Orthogonal vectors in case of Lorentz Metric Let us consider $\mathbb{R}^4$ equipped with the Lorentz metric
$$\eta(X,Y)=x^0y^0-(x^1y^1+x^2y^2+x^3y^3)$$
Let $X\in\mathbb{R}^4$ a time-like vector, that is $\eta(X,X)>0$. I want to show that all orthogonal vectors $Y\in\mathbb{R}^4$ are zero or space-like vectors.
It is not difficult to prove that the zero-vector is orthogonal to the time-like vector. To show the case of a space-like vector I assume Y is time-like. Hence $\eta(Y,Y)>0$. It follows
$$0<\eta(X,X)+\underbrace{2\eta(X,Y)}_{=0}+\eta(Y,Y)=\eta(X+Y,X+Y),\quad X\not=0$$
Putting $X=-Y$ we get the contradiction $0<0$. Hence Y must be a space-like vector.
Is the reasoning correct?
 A: Suppose $X$ is timelike, so that $\eta(X,X)>0$. Without loss of generality, suppose $\eta(X,X)=a\ $ for some $positive$ constant $a\in\mathrm{R}^{+}$ (positive since its timelike).
Now $choose$ a coordinate system in which $x^{0}=\sqrt{a}\ $ and $\ x^{1}=x^{2}=x^{3}=0$ (you can always do this since the quantity $\eta(X,X)$ is invariant of the coordinate system being used). You can check that $\eta(X,X)=a\ $ in this coordinate system.
Now suppose $Y$ is a vector with components $y^{0}$, $y^{1}$, $y^{2}$, $y^{3}$, and is orthogonal to $X$. This means that $\eta(X,Y)=0$. What conditions does this give you on the coordinates of $Y$?
A: No. The reasoning is incorrect.

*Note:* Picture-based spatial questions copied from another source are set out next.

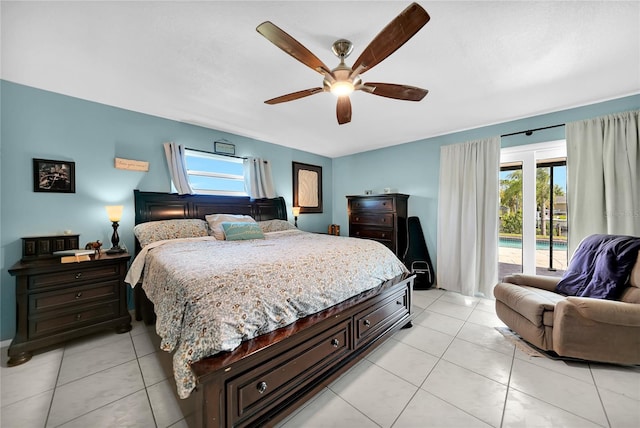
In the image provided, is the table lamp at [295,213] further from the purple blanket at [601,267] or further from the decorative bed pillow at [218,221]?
the purple blanket at [601,267]

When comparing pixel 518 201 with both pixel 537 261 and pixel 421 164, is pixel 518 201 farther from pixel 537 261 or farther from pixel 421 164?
pixel 421 164

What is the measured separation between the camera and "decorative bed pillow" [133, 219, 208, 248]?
265 centimetres

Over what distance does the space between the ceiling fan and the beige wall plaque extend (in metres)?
2.07

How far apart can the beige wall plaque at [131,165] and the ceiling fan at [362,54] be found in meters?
2.07

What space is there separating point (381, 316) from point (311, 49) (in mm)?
2338

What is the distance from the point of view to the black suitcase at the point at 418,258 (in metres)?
3.92

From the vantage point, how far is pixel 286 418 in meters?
1.48

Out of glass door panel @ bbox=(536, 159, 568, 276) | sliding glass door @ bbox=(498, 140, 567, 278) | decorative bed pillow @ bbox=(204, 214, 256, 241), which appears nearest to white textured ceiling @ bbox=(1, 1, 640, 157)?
sliding glass door @ bbox=(498, 140, 567, 278)

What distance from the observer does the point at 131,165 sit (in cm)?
289

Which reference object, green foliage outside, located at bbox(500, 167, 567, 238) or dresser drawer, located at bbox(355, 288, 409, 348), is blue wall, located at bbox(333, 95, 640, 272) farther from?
dresser drawer, located at bbox(355, 288, 409, 348)

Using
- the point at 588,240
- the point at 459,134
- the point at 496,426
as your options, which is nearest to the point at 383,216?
the point at 459,134

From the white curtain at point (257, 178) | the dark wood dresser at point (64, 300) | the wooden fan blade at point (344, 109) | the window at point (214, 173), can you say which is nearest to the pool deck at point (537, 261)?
the wooden fan blade at point (344, 109)

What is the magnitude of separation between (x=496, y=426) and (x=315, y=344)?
1.15 m

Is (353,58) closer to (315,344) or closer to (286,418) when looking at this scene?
(315,344)
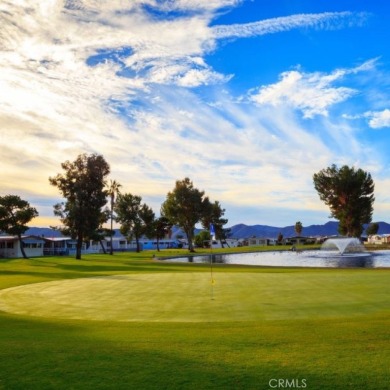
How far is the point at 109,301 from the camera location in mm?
18797

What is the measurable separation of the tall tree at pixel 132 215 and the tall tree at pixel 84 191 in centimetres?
3929

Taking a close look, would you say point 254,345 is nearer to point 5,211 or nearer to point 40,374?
point 40,374

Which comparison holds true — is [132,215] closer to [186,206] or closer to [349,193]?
[186,206]

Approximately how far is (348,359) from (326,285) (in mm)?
15029

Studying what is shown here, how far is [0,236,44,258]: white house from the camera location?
94.0m

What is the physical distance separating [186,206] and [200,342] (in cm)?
10472

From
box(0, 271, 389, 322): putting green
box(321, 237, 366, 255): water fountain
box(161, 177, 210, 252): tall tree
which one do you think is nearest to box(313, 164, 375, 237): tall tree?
box(321, 237, 366, 255): water fountain

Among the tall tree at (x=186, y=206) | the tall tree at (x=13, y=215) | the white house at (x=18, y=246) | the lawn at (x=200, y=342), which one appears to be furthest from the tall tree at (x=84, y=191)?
the lawn at (x=200, y=342)

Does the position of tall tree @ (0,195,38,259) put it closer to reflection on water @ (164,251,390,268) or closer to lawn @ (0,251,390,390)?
reflection on water @ (164,251,390,268)

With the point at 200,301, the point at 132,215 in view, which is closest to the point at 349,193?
the point at 132,215

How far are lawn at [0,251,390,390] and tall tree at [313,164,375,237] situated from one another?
100000 mm

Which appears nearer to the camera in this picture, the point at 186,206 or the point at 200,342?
the point at 200,342

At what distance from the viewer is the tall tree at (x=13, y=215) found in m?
79.8

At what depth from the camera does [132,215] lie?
117m
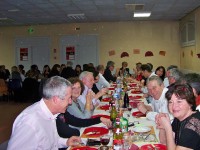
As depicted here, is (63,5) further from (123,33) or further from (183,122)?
(183,122)

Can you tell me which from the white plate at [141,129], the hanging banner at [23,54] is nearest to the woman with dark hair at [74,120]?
the white plate at [141,129]

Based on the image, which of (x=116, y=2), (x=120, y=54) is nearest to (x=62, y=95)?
(x=116, y=2)

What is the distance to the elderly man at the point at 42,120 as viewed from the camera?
72.2 inches

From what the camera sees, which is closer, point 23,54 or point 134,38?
point 134,38

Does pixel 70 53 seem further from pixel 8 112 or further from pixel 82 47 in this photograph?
pixel 8 112

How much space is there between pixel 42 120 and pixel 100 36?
32.8 feet

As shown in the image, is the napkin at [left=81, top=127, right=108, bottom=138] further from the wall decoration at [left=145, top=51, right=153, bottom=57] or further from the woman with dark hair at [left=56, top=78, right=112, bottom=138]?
the wall decoration at [left=145, top=51, right=153, bottom=57]

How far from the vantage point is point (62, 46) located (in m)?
12.2

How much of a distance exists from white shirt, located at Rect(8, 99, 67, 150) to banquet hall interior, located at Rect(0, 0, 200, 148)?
6.80 metres

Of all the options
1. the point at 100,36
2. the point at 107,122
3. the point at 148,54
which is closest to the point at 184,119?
the point at 107,122

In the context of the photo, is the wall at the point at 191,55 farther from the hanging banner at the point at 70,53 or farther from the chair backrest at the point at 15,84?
the chair backrest at the point at 15,84

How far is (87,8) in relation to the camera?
8.34 m

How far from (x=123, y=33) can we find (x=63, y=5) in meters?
4.35

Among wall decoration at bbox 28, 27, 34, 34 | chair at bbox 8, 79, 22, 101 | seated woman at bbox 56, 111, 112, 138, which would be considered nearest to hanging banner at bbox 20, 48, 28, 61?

The vector $X$ has been fixed from the get go, so it is "illegal" to later on say "set $X = -Y$." 
One correct way to prove the assertion is as follows. 
Write the given time-like vector $X$ in components $(X_0, X_1, X_2, X_3)$, we know that since it is timelike the components satisfy
$$ (X_0)^2 > (X_1^2 + X_2^2 + X_3^2) $$
Now suppose $Y$ is timelike, so that
$$ (Y_0)^2 > (Y_1^2 + Y_2^2 + Y_3^2) $$
we compute
$$ \eta(X,Y) = X_0 Y_0 - (X_1 Y_1 + X_2 Y_2 + X_3 Y_3) $$
By Cauchy's inequality we know
$$ |X_1 Y_1 + X_2 Y_2 + X_3 Y_3| \leq \sqrt{ X_1^2 + X_2^2 + X_3^2} \sqrt{Y_1^2 + Y_2^2 + Y_3^2} $$
but by the timelikeness we then see
$$ |X_1 Y_1 + X_2 Y_2 + X_3 Y_3| < |X_0 Y_0| $$
which implies 
$$ \eta(X,Y) \neq 0 $$
This concludes the proof that two time-like vectors can not be orthogonal in the Minkowski metric.